APAOnlineticker / Tiroler Tageszeitung Onlineausgabe


Kunstkollektion römischer Familie in Italien beschlagnahmt



Rom (APA/AFP) - Eine der spektakulärsten privaten Sammlungen griechischer und römischer Statuen der Welt ist von der italienischen Justiz beschlagnahmt worden. Ein Gericht stellte am Mittwoch mehrere Paläste und Kunstwerke der Familie Torlonia vorläufig unter staatliche Zwangsverwaltung, wie aus einem am Donnerstag in italienischen Medien veröffentlichtem Urteil hervorgeht.

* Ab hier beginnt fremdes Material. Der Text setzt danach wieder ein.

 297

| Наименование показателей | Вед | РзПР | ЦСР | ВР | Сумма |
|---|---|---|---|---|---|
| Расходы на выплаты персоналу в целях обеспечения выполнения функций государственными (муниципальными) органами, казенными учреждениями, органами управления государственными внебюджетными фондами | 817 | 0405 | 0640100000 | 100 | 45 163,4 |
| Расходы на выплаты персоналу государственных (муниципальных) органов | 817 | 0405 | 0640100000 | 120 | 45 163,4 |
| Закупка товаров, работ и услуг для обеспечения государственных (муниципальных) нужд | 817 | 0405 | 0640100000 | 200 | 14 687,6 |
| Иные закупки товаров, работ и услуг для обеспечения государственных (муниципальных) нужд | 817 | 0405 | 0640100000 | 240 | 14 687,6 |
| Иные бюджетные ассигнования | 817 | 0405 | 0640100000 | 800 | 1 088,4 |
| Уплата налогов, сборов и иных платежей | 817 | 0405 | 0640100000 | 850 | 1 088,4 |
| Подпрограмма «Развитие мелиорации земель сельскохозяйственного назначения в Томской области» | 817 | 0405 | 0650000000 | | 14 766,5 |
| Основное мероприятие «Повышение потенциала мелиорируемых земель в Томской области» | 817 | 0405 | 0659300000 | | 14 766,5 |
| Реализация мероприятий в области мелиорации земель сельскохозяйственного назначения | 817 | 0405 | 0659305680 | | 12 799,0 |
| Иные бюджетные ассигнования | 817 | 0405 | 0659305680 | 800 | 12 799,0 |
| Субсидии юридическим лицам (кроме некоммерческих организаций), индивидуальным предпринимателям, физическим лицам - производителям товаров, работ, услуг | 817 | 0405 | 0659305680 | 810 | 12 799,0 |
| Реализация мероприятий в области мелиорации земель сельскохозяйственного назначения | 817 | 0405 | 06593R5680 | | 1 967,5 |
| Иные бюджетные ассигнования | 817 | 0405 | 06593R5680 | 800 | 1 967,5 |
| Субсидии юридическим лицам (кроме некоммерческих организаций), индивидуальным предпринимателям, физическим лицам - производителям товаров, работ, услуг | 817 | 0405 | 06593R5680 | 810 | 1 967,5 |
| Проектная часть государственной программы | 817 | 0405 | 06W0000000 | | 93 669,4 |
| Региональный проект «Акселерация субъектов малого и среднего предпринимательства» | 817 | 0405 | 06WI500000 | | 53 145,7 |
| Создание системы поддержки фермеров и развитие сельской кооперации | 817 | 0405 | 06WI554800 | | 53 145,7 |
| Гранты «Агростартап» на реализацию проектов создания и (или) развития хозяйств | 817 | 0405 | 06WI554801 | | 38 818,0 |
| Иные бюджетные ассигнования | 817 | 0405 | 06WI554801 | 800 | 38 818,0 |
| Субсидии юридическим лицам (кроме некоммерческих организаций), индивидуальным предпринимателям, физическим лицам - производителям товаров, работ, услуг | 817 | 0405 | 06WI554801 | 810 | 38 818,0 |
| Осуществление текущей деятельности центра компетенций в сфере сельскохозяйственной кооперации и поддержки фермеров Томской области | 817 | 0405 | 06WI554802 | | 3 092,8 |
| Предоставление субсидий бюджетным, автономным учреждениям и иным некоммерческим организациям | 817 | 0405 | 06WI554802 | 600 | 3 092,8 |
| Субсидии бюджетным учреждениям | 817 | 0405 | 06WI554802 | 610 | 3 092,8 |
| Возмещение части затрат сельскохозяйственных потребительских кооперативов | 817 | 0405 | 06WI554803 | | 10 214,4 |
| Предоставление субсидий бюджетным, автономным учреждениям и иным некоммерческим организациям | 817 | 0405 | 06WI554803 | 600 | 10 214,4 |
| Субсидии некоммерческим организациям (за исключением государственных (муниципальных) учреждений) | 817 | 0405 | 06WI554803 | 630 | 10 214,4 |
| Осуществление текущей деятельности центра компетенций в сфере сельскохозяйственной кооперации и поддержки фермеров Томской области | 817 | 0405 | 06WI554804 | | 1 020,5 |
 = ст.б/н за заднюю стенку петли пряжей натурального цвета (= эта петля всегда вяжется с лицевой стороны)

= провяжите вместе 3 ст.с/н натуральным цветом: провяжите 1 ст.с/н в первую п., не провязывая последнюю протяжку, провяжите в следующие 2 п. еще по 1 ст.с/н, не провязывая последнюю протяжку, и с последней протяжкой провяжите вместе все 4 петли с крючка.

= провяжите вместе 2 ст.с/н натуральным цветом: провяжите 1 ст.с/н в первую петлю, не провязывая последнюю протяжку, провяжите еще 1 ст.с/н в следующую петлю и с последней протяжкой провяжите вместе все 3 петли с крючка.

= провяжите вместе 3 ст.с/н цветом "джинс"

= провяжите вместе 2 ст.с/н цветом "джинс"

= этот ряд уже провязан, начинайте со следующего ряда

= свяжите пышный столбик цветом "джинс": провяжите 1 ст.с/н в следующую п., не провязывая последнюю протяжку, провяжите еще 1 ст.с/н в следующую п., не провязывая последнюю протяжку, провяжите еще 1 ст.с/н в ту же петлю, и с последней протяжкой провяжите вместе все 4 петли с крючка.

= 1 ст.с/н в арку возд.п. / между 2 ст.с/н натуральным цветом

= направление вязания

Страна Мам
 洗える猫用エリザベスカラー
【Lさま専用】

Grund für die Maßnahme ist ein Bruderkrieg um das Erbe des Bankiers und Unternehmers Alessandro Torlonia, der Ende 2017 gestorben war. Das Gericht stellte somit sicher, dass die Kunstsammlung, deren Wert auf 1,8 Milliarden Euro geschätzt wird, vorerst in Italien bleibt.

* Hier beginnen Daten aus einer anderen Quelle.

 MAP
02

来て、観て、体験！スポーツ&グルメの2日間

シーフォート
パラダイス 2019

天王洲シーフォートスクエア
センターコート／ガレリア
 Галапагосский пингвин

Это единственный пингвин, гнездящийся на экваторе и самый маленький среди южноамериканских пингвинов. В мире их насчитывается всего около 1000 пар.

Carlo Torlonia hat Zweifel am Testaments seines Vaters angemeldet. Demnach wurde das außergewöhnliche Ensemble aus 623 Marmorstatuen zum Objekt verschwiegener Geschäftsverhandlungen zwischen einem Neffen, dem Paul Getty Museum in Los Angeles und der italienischen Regierung. Carlo Torlonia beklagt, von seinem Vater vor dessen Tod ferngehalten worden zu sein. Er sei auch nicht über die Gründung einer „Torlonia Stiftung“ informiert worden.

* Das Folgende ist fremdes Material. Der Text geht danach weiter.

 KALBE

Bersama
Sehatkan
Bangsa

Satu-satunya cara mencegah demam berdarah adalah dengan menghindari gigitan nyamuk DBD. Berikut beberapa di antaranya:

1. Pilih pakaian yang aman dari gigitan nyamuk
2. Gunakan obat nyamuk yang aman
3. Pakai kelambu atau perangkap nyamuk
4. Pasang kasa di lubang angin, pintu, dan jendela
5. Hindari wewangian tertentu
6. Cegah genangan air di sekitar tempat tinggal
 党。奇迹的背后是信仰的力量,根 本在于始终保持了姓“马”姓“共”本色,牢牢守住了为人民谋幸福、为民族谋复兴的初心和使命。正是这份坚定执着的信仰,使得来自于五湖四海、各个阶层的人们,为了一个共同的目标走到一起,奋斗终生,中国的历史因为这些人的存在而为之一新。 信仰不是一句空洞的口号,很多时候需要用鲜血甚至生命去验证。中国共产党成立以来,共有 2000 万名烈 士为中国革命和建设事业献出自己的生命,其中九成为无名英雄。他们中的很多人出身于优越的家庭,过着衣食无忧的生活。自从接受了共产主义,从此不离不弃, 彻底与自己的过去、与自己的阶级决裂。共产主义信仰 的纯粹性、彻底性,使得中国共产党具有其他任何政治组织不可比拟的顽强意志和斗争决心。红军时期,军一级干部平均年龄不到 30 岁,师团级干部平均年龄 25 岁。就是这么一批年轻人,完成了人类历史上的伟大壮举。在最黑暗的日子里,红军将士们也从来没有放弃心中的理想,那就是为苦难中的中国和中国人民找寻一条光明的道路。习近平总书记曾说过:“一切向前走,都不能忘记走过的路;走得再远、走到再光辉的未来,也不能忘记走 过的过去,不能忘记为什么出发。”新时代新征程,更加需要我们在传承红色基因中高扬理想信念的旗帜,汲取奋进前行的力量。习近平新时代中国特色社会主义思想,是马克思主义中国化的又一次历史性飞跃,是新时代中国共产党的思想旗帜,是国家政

Die Familie Torlonia stammt aus Frankreich, von wo sie im 18. Jahrhundert nach Rom übersiedelte. Der Sohn des Patriarchen wurde Finanzverwalter im Vatikan und legte so den Grundstein für das Vermögen der Torlonia. Die Skulpturen stammen größtenteils von den Grundstücken der Familie, manche Kunstwerke wurden von der Bankiersfamilie dazugekauft.

Das Gericht stellte nun sowohl den Torlonia-Palast an der Verbindungsstraße zwischen Roms historischem Zentrum und Vatikan, als auch die Villa Albani in Rom unter Zwangsverwaltung.

Die zerstrittenen Erben sind Aktionäre der in Schwierigkeiten geratenen Banca del Fucino, deren Präsident Alessandro Torlonia bis zu seinem Tod war. Carlo Torlonia fürchtet jetzt, dass das Vermögen zur Rekapitalisierung der Bank genutzt werden könnte.